Starting in December 2000, the Bureau of Labor Statistics has published what it calls the Job Openings and Labor Turnover Survey (JOLTS). In simple terms, it is a measure of how many job openings there are. It has been showing astounding growth ever since the COVID Crash in the spring of 2020, but, just recently, it saw a peak in March 2022 at 11.8 million job openings. As of May, it is down to 11.2 million. The next JOLTS release is scheduled for August 2, 2022.
The point of this week’s chart is to show that the NYSE’s A-D Line has been telling us for a few months to expect a downturn in the JOLTS data. The two have a very strong correlation, not just in terms of the overall upward slope from the left end of the chart to the right, but also in terms of moving up and down together on shorter time frames. And the A-D Line often foretells the turns in JOLTS data.

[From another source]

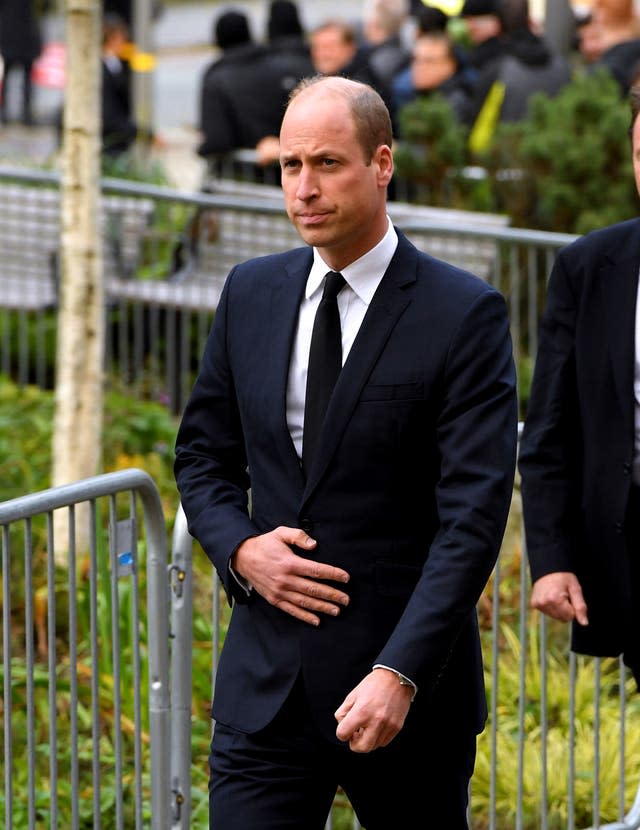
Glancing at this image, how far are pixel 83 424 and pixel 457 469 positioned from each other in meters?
3.76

Back in March 2009, the A-D Line bottomed four months ahead of the eventual JOLTS data bottom, which came in July 2009. The A-D Line also showed strength in 2003 ahead of the JOLTS upturn that year. It is fair to note that the A-D Line did not foretell the drop in jobs listings during the COVID Crash, but I don’t think we should hold that against the A-D Line for missing that one.
On a month-end basis, the NYSE’s daily A-D Line peaked back in October 2021 and has moved downward pretty decisively. It has given us plenty of warning this time that liquidity was in trouble, in ways that would eventually come around and bite the jobs market in addition to the stock market.
Okay, you say, but what about the unemployment rate? Here is a comparison of the JOLTS numbers to the U-3 unemployment rate, which is the most commonly cited version.
The two are obviously inverted, which is not a surprise. What is noteworthy is that the changes in slope for the JOLTS data tend to precede changes in the unemployment rate by a few months. Back in 2009, unemployment did not reach its peak until October 2009.
The key point here is that the unemployment rate tends to lag behind a lot of other economic data. So when you hear someone say that we cannot be in a recession yet because it is not showing up in the unemployment rate, you can be confident that such a person has no real idea how economics or statistics work. That can be a useful thing to know about an “expert.”
The NYSE’s A-D Line is still showing weakness, and does not appear to have bottomed yet in a meaningful way. That is another way of saying that liquidity is tight and will make things difficult for the “real” economy to withstand a slowdown, especially with a Federal Reserve that is hiking rates aggressively in order to crimp liquidity even further.